Feminism is On the Rise No Matter What Polls Say

Impact

According to a poll from the Huffington Post, only 20% of Americans identify as feminists. 37% said that they consider “feminist” to be a negative term. However, asked if they believe “men and women should be social, political, and economic equals,” 82% of respondents agreed. Alas, the demise of feminism. What the poll doesn’t show is that there is a huge young feminist movement that is gaining momentum and making its voice heard. 

The disparity that the Huffington Post poll shows between people who agree with the ideas of feminism but refuse to use the word shouldn’t be surprising. It’s nothing new. The word feminism has never been very popular — words that stand for radical change from the status quo rarely are — and a generation of women has grown up believing that the battle for women’s rights has been won. So why take on a label that might rub people the wrong way? 

But all that is starting to change. A poll commissioned by Ms. magazine earlier this year found that 55% of women voters and 30% of male voters considered themselves to be feminists. Furthermore, the results were 9 points higher than in 2008. So what’s going on here? People are waking up to realize that the battle for women’s rights is not in the past. 

In the past year alone, the attacks on women’s rights have been enough to mobilize women who realize they can’t take the work of their predecessors for granted.  In March 2012, the Violence Against Women Act was left to languish without bipartisan support for the first time since 1994, and wasn’t renewed until February 2013. A slew of states throughout the country have passed abortion restrictions so extreme that they effectively prevent women from accessing their constitutional rights. Multiple Republican candidates made comments denigrating rape survivors. Religious groups lined up to protest the contraception mandate. 

It’s a shocking wake-up call to the current generation of young women that things like contraception are even up for debate. That’s why even though news outlets keep pumping out trendy pieces about how millennial women don’t care about feminism, there is a thriving online feminist activist movement that is driven by young women. The Ms. magazine poll found 59% of women voters under 30 identified as feminist — and that’s important.

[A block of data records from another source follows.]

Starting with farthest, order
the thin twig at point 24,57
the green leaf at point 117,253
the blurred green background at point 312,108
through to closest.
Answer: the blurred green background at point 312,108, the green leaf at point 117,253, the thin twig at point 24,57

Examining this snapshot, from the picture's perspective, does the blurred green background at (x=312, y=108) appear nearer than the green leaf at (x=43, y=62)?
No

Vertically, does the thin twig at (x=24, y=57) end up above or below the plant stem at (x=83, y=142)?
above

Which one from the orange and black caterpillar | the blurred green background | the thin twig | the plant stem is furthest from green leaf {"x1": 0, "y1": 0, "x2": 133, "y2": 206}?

The rise of the MRA — Men’s Rights Activists — movement, loathsome as it is, can be taken as a sign that the feminist movement is actually gaining in strength right now.  Men’s Rights Activists claim that men are actually the ones who are repressed.  They think that women’s rights have gone far enough and men’s rights are under attack now. The loss of privilege for a traditionally privileged group usually creates some sort of backlash, and there’s no reason for a reactionary movement like this to make such a fuss if feminist activism and media isn’t getting some serious mainstream attention.

Supporters of marriage equality are fairly certain they’re going to win the battle, if only because all the people who oppose it are going to die out soon anyway.  Something similar could be said for feminism today. Young people are on the front lines of feminism, and they are the future of our country.